• _WRITTEN REQUEST_: List every line of the rows that contains the word "tree", matching case exactly.

[Data entries]

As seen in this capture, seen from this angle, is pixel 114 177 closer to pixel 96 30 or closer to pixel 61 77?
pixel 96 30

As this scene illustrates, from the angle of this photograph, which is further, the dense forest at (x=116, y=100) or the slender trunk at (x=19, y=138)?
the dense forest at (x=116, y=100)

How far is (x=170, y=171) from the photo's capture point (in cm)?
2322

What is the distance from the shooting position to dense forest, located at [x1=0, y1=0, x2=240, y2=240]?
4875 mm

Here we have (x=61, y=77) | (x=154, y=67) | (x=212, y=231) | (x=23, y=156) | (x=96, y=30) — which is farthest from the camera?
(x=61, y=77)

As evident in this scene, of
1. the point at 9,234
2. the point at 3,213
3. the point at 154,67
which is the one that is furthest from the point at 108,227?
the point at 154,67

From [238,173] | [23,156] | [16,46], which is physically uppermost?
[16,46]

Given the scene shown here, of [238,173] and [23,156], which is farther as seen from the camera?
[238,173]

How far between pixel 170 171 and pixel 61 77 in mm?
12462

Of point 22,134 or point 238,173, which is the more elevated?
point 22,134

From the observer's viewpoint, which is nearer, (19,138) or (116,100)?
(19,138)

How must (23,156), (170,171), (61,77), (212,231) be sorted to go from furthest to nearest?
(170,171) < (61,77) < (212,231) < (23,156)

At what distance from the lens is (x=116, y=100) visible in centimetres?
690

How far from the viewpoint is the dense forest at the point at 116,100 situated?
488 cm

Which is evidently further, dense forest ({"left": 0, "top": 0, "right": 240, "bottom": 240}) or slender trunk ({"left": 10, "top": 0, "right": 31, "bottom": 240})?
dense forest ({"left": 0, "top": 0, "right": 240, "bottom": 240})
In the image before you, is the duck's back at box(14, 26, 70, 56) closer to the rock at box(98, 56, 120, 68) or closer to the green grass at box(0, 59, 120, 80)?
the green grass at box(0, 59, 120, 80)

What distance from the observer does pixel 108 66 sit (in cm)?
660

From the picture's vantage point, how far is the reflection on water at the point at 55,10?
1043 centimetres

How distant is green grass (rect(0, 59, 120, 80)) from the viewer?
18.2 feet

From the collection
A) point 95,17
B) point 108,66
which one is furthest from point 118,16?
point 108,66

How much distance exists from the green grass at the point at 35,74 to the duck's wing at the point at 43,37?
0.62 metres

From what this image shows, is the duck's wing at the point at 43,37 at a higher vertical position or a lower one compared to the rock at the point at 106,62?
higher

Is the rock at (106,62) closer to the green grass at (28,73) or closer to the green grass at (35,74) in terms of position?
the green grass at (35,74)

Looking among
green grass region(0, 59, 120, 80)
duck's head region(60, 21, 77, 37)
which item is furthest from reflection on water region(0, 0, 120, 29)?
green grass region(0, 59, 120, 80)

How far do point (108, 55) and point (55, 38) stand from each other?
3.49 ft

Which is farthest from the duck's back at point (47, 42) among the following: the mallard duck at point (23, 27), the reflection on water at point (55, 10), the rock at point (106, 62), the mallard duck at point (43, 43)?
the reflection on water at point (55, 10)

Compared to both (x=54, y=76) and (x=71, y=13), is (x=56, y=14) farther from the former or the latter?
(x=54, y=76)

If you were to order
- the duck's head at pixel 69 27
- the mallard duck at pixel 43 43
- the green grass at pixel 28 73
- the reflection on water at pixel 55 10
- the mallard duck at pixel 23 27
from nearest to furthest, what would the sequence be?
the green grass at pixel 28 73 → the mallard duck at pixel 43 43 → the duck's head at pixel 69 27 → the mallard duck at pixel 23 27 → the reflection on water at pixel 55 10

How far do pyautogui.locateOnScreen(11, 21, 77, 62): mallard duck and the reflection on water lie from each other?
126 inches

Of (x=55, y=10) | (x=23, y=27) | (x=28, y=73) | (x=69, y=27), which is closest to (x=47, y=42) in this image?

==

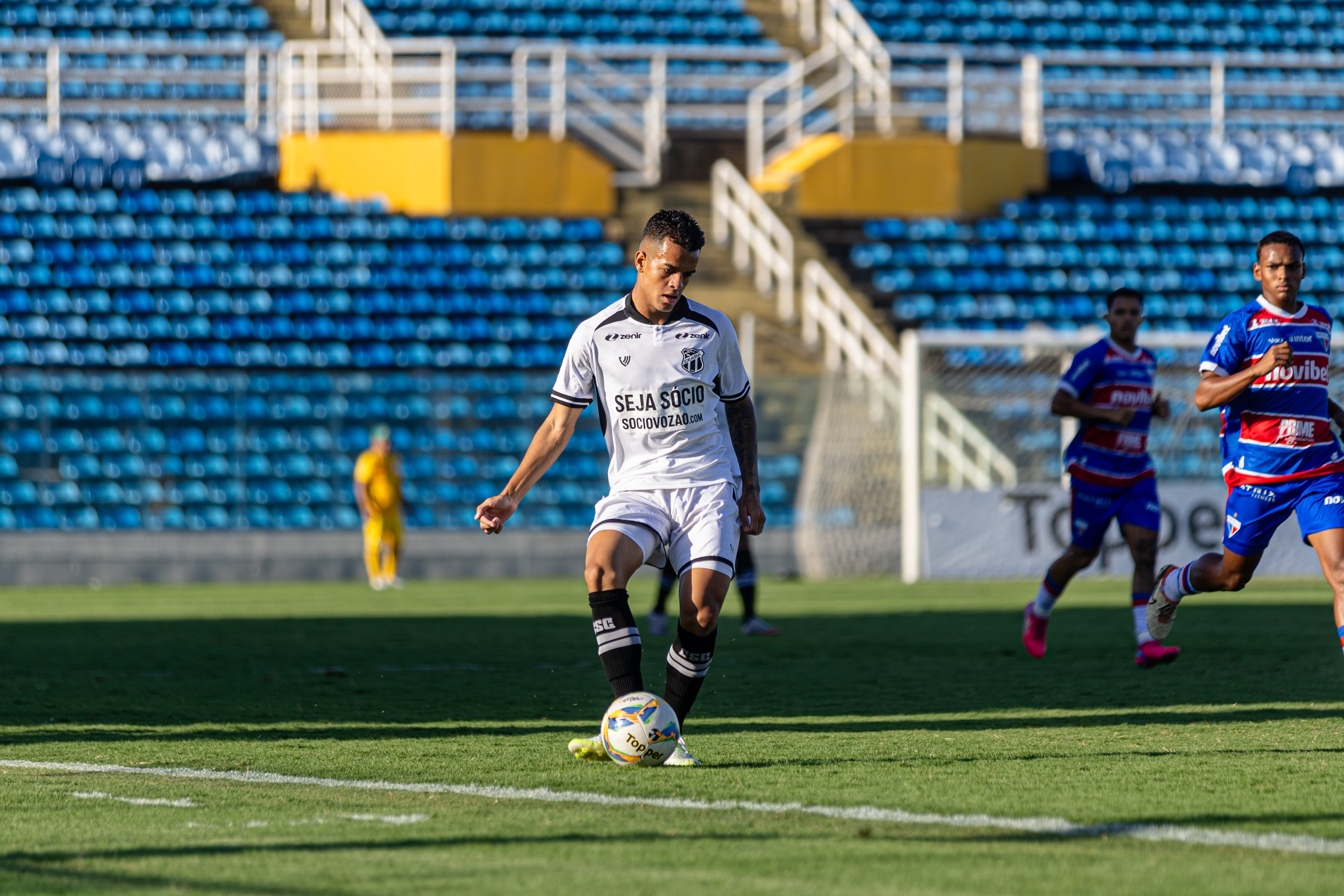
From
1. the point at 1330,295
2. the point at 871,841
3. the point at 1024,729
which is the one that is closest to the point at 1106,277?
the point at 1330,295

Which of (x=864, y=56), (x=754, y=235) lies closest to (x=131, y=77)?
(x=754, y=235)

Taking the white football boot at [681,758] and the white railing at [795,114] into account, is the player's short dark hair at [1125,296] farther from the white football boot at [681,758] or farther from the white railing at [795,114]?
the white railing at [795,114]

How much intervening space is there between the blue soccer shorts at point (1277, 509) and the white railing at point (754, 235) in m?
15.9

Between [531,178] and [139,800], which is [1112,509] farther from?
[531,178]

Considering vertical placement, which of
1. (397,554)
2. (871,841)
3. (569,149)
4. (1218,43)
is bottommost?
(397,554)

--

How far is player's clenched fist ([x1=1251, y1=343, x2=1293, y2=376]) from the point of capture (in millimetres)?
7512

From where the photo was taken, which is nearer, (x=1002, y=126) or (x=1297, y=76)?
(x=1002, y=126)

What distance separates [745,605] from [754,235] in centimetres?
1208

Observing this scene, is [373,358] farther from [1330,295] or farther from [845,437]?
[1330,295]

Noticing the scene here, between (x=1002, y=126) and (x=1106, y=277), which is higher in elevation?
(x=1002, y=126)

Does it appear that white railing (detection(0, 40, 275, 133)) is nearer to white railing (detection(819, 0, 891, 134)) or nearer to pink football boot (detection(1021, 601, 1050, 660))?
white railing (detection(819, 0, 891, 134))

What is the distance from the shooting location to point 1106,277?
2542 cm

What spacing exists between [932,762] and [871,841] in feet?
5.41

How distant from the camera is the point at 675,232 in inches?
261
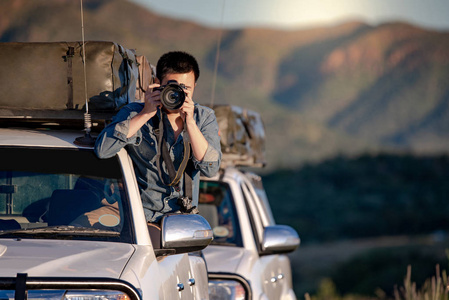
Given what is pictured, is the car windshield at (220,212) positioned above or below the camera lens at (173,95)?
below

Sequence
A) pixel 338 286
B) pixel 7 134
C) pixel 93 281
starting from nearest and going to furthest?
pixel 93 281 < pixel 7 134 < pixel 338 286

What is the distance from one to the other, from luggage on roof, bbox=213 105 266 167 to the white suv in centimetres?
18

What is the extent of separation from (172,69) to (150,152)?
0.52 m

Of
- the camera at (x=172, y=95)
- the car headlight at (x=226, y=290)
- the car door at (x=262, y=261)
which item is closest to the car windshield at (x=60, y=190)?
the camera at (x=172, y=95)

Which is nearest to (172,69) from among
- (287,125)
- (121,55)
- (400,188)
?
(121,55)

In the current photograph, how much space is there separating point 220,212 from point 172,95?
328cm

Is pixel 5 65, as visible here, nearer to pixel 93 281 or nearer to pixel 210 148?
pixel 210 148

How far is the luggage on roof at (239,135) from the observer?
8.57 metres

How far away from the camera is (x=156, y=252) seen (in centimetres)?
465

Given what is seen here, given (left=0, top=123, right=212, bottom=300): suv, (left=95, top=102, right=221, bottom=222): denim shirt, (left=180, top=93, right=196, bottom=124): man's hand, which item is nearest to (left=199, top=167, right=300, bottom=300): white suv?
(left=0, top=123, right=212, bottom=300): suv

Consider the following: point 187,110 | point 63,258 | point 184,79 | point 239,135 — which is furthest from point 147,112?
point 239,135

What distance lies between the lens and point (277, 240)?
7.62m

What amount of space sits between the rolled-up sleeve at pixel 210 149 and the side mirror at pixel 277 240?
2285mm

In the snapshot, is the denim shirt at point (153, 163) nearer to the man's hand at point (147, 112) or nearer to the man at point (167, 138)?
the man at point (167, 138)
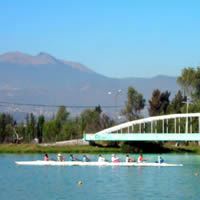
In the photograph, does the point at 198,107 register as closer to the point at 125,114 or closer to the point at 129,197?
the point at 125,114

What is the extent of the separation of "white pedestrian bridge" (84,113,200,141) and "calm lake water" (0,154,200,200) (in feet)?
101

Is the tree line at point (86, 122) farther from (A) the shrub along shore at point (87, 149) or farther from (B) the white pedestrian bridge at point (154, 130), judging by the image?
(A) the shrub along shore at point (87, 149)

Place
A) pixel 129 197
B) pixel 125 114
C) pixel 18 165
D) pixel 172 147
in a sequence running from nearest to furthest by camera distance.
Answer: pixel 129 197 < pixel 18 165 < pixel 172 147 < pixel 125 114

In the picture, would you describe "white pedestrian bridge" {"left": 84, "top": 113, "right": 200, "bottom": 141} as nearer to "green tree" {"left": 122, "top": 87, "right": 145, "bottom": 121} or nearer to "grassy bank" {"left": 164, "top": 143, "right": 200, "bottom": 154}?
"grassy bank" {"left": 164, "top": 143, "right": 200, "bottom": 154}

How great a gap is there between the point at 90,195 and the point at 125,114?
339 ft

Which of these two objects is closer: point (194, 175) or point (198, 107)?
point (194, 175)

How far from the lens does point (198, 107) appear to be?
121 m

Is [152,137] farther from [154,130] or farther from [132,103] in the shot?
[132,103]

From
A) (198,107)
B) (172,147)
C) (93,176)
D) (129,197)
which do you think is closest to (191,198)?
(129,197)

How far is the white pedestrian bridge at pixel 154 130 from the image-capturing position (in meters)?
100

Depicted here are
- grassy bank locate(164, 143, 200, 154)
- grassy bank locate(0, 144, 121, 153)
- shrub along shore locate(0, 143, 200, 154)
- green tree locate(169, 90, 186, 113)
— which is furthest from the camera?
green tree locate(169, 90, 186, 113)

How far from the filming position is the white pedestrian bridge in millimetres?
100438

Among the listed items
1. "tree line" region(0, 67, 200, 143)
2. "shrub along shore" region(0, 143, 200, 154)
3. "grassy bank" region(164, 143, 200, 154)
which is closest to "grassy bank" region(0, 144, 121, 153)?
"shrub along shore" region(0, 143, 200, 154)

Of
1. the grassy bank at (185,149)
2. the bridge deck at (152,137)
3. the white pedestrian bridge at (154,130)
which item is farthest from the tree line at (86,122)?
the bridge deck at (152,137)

• _ANSWER TO THIS PROBLEM_:
Is the tree line at point (86, 122) farther from (A) the shrub along shore at point (87, 149) or farther from (B) the white pedestrian bridge at point (154, 130), judging by the image?
In the picture, would you describe "white pedestrian bridge" {"left": 84, "top": 113, "right": 200, "bottom": 141} as nearer to "green tree" {"left": 122, "top": 87, "right": 145, "bottom": 121} or nearer to "grassy bank" {"left": 164, "top": 143, "right": 200, "bottom": 154}?
- green tree locate(169, 90, 186, 113)
green tree locate(169, 90, 186, 113)
1. "tree line" region(0, 67, 200, 143)
which item is farthest from the tree line at (86,122)?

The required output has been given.